January 15, 1967, the Green Bay Packers defeated the Kansas City Chiefs 35 to 10.  I took little note of this contest: I was busy providing security to Germany from those pesky Russians.  When I left Germany, they were safe from the threat.

Through the years the Sunday of the Super Bowl has gained in the public's consciousness.  Folks are even beginning to insist that Monday following the game should be a holiday…a day to recover from “observance” of the game.

The game, as a game, did not disappoint.  The final score was Los Angeles Rams 23, Cincinnati Bengals 20.

I chose to hope that Cincinnati would win the game, but I knew my future did not depend on the outcome.

I'm not so much a fan of football teams: I'm more of a coach and quarterback fan.  Both coaches were very young and seemed like steady, likeable fellows, but I'm not very knowledgeable about either.  On the other hand, I am familiar with the Los Angeles quarterback, Matthew Stafford.  One year when he was with the Detroit Lions, I had him on my fantasy team.  I felt sorry for Stafford when he played there.  I felt that he was a very good quarterback on a very bad team which seems determined to continue their streak of losing.
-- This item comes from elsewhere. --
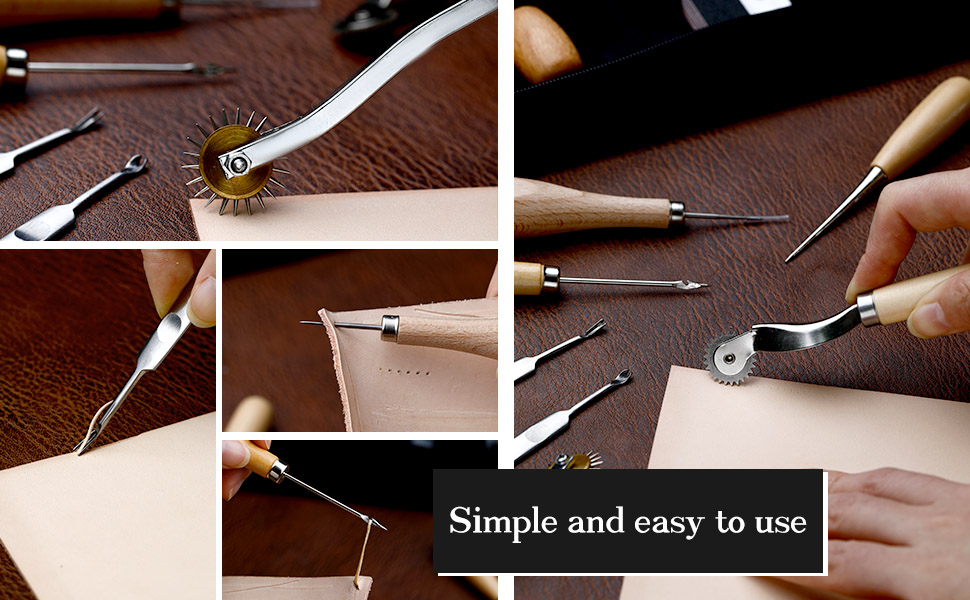 Simple and easy to use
After moving from Detroit to Los Angeles, Stafford won the Super Bowl in his first year.

On the other hand, I'm quite familiar with Joe Burrows: he took my alma mater, LSU, to a national championship a couple of years ago.  Cincinnati is a natural location for Joe: he's originally from Ohio. 

I watched Joe for three years at LSU.  He arrived there as a transfer from Ohio State, good move.  The first year I judged him to be barely adequate.  The second year I saw some improvement but still not a world beater.  The third year he was improved enough to go undefeated and win a national championship.

Joe understands that he wasn't delivered to the football field as God of all that he surveyed.  He understands there is always room for improvement.

Joe is just in his second year as a pro.  His first year was pretty much wiped out by a serious leg injury which was painfully rehabilitated.

I suspect that if Joe can stay healthy, he will have a long and illustrious career.  If his offensive line's passing game doesn't improve, well, you know.

I didn't watch the halftime show.  I understand it was an homage to Los Angeles…okay.

Although I'm sure the commercials were very good, the commercial breaks seemed to go on for a very long time.  I usually switched channels to catch a bit of some other programming. 

I understand that Joe after an early win in the playoffs responded to a reporter comments indicating he was surprised that the Bengals had won: “Get used to it.” 

I suspect he's right.  Get used to it.